◆ Task objective
Quote, verbatim, all material below, without pictures.

::::::

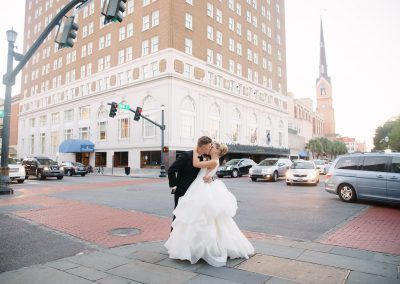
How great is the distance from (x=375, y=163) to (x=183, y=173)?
8369 millimetres

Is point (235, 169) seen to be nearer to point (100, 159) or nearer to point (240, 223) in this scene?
point (240, 223)

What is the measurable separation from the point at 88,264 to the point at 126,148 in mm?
34918

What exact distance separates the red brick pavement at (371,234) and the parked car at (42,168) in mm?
22002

::::::

◆ Exercise output
How great is the distance from (x=375, y=163) to (x=183, y=173)?
8369 millimetres

Is point (235, 169) seen to be nearer to point (100, 159) or nearer to point (240, 223) in this scene?
point (240, 223)

What is the measurable separation from the point at 88,264 to the point at 126,148 in mm?
34918

What exact distance separates the red brick pavement at (371,234) and the parked car at (42,168) in mm?
22002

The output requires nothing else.